* _Requirement_: Leave the pictures out and transcribe every record exactly.

* _Given data_:
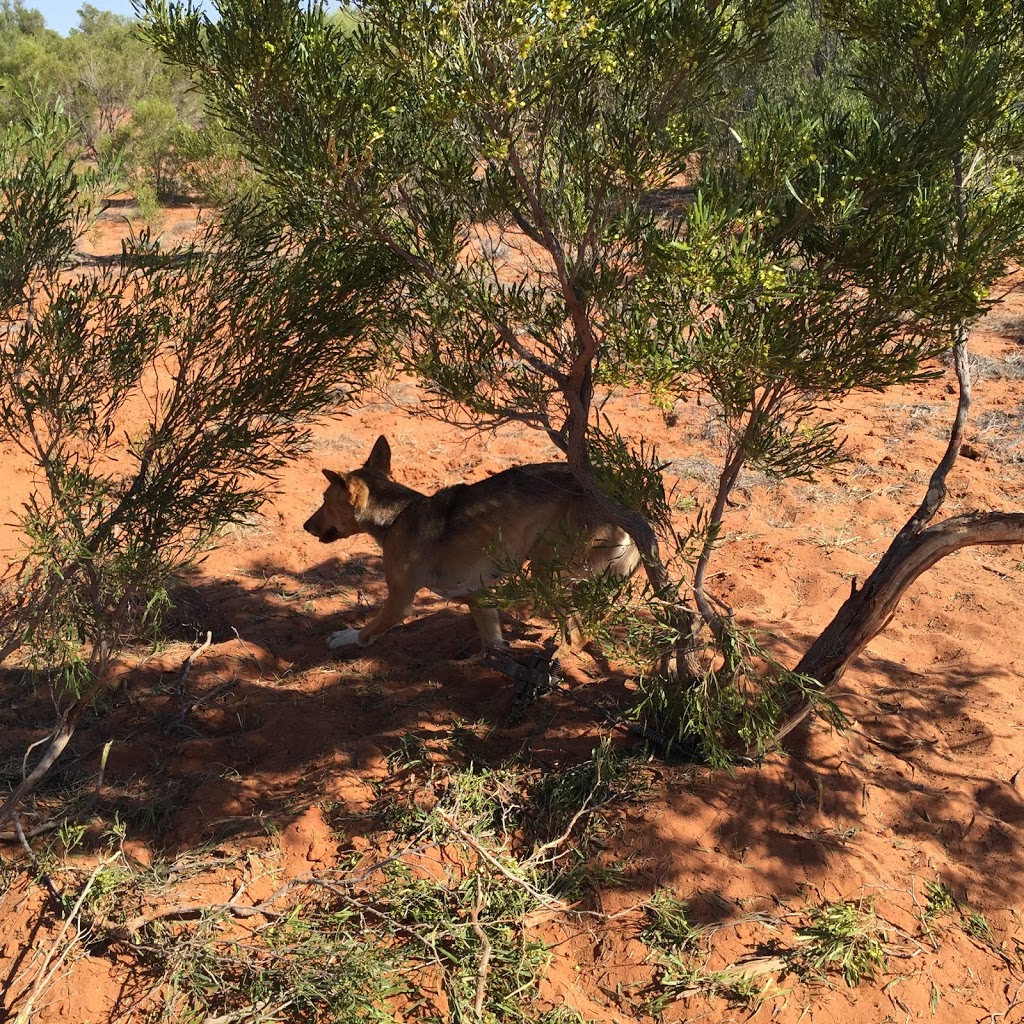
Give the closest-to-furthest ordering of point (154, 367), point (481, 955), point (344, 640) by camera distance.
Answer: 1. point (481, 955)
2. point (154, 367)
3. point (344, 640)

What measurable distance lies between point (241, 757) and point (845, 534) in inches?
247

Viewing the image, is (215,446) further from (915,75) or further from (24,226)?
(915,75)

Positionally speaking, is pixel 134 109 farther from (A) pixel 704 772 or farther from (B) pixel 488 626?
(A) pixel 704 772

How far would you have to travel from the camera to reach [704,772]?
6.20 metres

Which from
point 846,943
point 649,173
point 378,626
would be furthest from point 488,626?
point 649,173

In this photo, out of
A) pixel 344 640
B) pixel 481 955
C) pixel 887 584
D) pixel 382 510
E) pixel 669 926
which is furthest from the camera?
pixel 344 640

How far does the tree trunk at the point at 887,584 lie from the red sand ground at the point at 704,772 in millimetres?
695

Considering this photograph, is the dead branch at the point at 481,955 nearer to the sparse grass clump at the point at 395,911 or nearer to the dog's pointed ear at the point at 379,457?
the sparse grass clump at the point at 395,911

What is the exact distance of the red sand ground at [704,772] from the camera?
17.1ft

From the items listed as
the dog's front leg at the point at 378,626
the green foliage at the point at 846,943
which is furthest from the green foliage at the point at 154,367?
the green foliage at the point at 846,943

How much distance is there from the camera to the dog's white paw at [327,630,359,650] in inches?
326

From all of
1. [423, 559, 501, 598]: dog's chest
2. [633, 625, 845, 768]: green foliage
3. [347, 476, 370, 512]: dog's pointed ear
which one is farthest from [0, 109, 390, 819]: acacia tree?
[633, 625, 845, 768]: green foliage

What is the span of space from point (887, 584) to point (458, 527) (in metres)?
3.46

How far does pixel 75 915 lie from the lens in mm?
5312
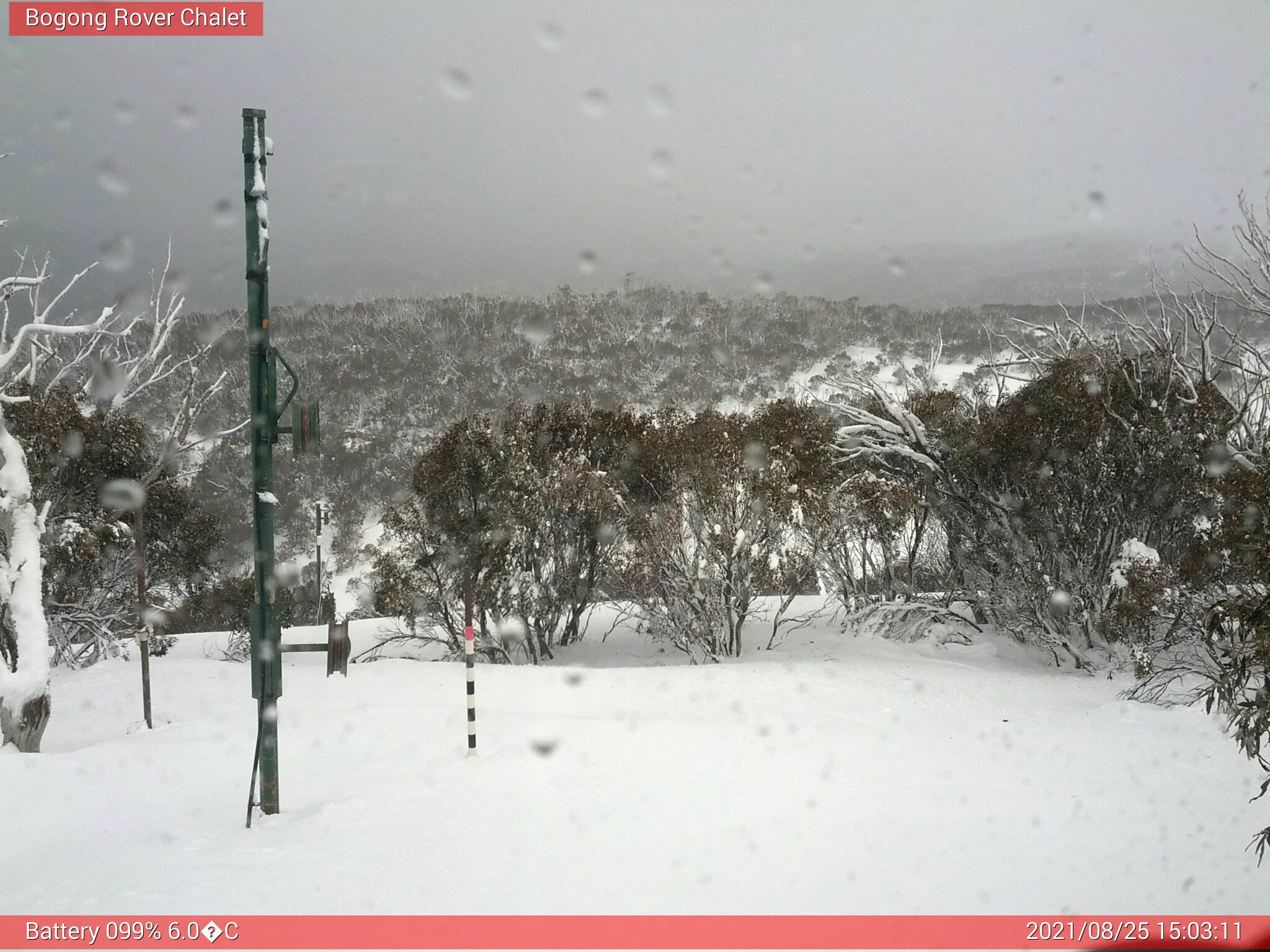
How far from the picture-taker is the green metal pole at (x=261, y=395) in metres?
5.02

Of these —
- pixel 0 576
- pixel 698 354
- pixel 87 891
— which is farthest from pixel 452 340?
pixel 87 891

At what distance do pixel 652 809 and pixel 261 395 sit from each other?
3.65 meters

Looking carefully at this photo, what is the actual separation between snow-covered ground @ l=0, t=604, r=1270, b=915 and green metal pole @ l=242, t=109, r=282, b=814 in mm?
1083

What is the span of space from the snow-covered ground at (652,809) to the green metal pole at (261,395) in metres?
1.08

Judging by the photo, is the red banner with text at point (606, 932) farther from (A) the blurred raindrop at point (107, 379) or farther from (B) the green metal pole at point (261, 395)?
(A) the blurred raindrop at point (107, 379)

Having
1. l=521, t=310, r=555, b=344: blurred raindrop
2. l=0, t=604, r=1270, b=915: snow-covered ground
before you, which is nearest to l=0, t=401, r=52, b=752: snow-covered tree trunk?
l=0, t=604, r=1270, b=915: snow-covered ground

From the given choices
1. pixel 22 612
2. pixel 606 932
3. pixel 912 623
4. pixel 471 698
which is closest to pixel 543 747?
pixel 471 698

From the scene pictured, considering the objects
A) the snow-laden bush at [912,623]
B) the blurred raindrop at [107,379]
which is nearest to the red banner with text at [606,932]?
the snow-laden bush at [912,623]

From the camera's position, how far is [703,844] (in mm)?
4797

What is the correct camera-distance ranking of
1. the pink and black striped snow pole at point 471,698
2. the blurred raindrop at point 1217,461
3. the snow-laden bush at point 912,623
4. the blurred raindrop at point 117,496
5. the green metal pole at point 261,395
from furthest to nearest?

* _Solution for this task_:
Give the closest-to-furthest ordering of point (154, 367), point (481, 955), point (344, 640) by camera distance.
Answer: 1. point (481, 955)
2. point (154, 367)
3. point (344, 640)

What measurable distance lies between point (241, 757) and point (845, 534) in inches?
247

Viewing the image, is (215,446) further from (915,75) or further from (24,226)?
(915,75)

Positionally speaking, is pixel 134 109 farther from (A) pixel 704 772 or farther from (B) pixel 488 626?
(A) pixel 704 772

How far would you have to travel from the camera to reach [704,772]?
6.20 metres

Which from
point 846,943
point 649,173
point 378,626
would be furthest from point 488,626?
point 649,173

In this photo, out of
A) pixel 344 640
B) pixel 481 955
C) pixel 887 584
D) pixel 382 510
E) pixel 669 926
which is furthest from the camera?
pixel 344 640

How far does the tree trunk at the point at 887,584 lie from the red sand ground at the point at 704,772 in millimetres?
695

Considering this photograph, is the dead branch at the point at 481,955 nearer to the sparse grass clump at the point at 395,911 or nearer to the dog's pointed ear at the point at 379,457?
the sparse grass clump at the point at 395,911

What is the exact distance of the red sand ground at [704,772] from the camera?
17.1ft

From the items listed as
the dog's front leg at the point at 378,626
the green foliage at the point at 846,943
which is furthest from the green foliage at the point at 154,367?
the green foliage at the point at 846,943

How much distance is there from the camera to the dog's white paw at [327,630,359,650] in inches?
326

From all of
1. [423, 559, 501, 598]: dog's chest
2. [633, 625, 845, 768]: green foliage
3. [347, 476, 370, 512]: dog's pointed ear
which one is farthest from [0, 109, 390, 819]: acacia tree?
[633, 625, 845, 768]: green foliage

What is the span of space from point (887, 584) to point (458, 527) (in metres)?
3.46

How far does pixel 75 915 lie from the lens in mm?
5312
How far from the picture-taker is the green metal pole at (x=261, y=395) in metres?
5.02

Of these —
- pixel 0 576
- pixel 698 354
- pixel 87 891
— which is farthest from pixel 452 340?
pixel 87 891

At what distance do pixel 652 809 and pixel 261 395 sit from each other?
3.65 meters

Looking carefully at this photo, what is the actual separation between snow-covered ground @ l=0, t=604, r=1270, b=915 and green metal pole @ l=242, t=109, r=282, b=814 in mm?
1083

What is the span of space from the snow-covered ground at (652,809) to the green metal pole at (261,395) in metres?
1.08

Judging by the photo, is the red banner with text at point (606, 932) farther from (A) the blurred raindrop at point (107, 379) or farther from (B) the green metal pole at point (261, 395)?
(A) the blurred raindrop at point (107, 379)

Having
1. l=521, t=310, r=555, b=344: blurred raindrop
2. l=0, t=604, r=1270, b=915: snow-covered ground
before you, which is nearest to l=0, t=401, r=52, b=752: snow-covered tree trunk?
l=0, t=604, r=1270, b=915: snow-covered ground

From the given choices
1. pixel 22 612
2. pixel 606 932
3. pixel 912 623
4. pixel 471 698
which is closest to pixel 543 747?
pixel 471 698

From the scene pictured, considering the objects
A) the snow-laden bush at [912,623]
B) the blurred raindrop at [107,379]
which is nearest to the red banner with text at [606,932]?
the snow-laden bush at [912,623]

From the camera's position, how far is [703,844] (in mm)?
4797

What is the correct camera-distance ranking of
1. the pink and black striped snow pole at point 471,698
2. the blurred raindrop at point 1217,461
3. the snow-laden bush at point 912,623
4. the blurred raindrop at point 117,496
5. the green metal pole at point 261,395
from furthest to nearest?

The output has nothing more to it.